How do you teach a robot to cook? Why, have it watch YouTube videos, of course, say government researchers who've come up with a mathematical model so innovative it allows a robot to learn just by watching videos.
It's not really about cooking, of course; the Defense Advanced Research Projects Agency has been funding research to develop mathematical language to endow advanced sensors with the ability to discern which things they can hear or see are important while discarding input that is trivial.
The grants were issued under DARPA's Mathematics of Sensing, Exploitation, and Execution project.
"The MSEE program initially focused on sensing, which involves perception and understanding of what's happening in a visual scene, not simply recognizing and identifying objects," says program manager Reza Ghanadan in the agency's Defense Sciences Offices.

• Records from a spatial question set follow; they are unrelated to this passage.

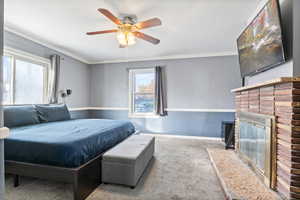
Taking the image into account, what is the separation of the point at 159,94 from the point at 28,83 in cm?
324

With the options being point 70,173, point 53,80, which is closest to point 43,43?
point 53,80

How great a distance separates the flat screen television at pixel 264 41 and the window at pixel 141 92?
116 inches

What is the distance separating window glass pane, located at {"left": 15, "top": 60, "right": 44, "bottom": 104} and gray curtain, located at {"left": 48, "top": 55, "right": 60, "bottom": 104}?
7.9 inches

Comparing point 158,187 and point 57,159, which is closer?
point 57,159

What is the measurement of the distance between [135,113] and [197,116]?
1.96 metres

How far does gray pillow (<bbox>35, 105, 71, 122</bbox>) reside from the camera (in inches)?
120

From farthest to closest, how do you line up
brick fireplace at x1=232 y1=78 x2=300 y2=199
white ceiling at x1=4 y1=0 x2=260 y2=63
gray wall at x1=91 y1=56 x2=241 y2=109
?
gray wall at x1=91 y1=56 x2=241 y2=109 → white ceiling at x1=4 y1=0 x2=260 y2=63 → brick fireplace at x1=232 y1=78 x2=300 y2=199

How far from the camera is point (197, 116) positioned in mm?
4422

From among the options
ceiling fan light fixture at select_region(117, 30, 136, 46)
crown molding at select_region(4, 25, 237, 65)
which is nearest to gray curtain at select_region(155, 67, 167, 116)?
crown molding at select_region(4, 25, 237, 65)

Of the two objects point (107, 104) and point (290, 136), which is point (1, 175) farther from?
point (107, 104)

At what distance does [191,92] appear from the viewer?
4461 mm

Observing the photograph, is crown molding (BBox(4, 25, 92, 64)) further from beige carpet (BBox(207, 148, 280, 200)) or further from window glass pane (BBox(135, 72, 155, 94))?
beige carpet (BBox(207, 148, 280, 200))

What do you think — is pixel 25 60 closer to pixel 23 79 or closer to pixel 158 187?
pixel 23 79

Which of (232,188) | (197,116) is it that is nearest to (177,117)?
(197,116)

One initial success in the research is demonstrated by a robot at the University of Maryland capable of learning to handle kitchen tools after watching humans do it in YouTube videos.
The robot was equipped with two electronic equivalents of neural systems, one that could recognize objects and the other that could track movement and create a mathematical model of that movement that would allow the robot to reproduce it.
Using cameras, the robot can watch a person pick up a full pitcher and then pour water -- or watch a video of the same action -- and break the action down into thousands of separate snapshots of arms, hands, pitchers and the water in different subsequent positions.
The resulting mathematical model identifies the appearance of the water in the vessel it's being poured into as a goal the robot can imitate, the researchers say.
"We are trying to create a technology so that robots eventually can interact with humans," says researcher Cornelia Fermüller from the university's Institute for Advanced Computer Studies.
"[Robots] need to understand what humans are doing. For that, we need tools so that the robots can pick up a human's actions and track them in real time," she says.
"How is an action performed by humans? How is it perceived by humans? What are the cognitive processes behind it?"
With no additional programming or human help, the Maryland robots managed to exactly duplicate the tasks seen in the YouTube videos -- if access was provided to the exact same implements seen in the videos.
"Others have tried to copy the movements. Instead, we try to copy the goals. This is the breakthrough," says researcher leader Yiannis Aloimonos. "We chose cooking videos because everyone has done it and understands it. But cooking is complex in terms of manipulation, the steps involved and the tools you use."
The research is a significant step in robotics development, says Ghanadan.
"Instead of the long and expensive process of programming code to teach robots to do tasks, this research opens the potential for robots to learn much faster, at much lower cost and, to the extent they are authorized to do so, share that knowledge with other robots," he says.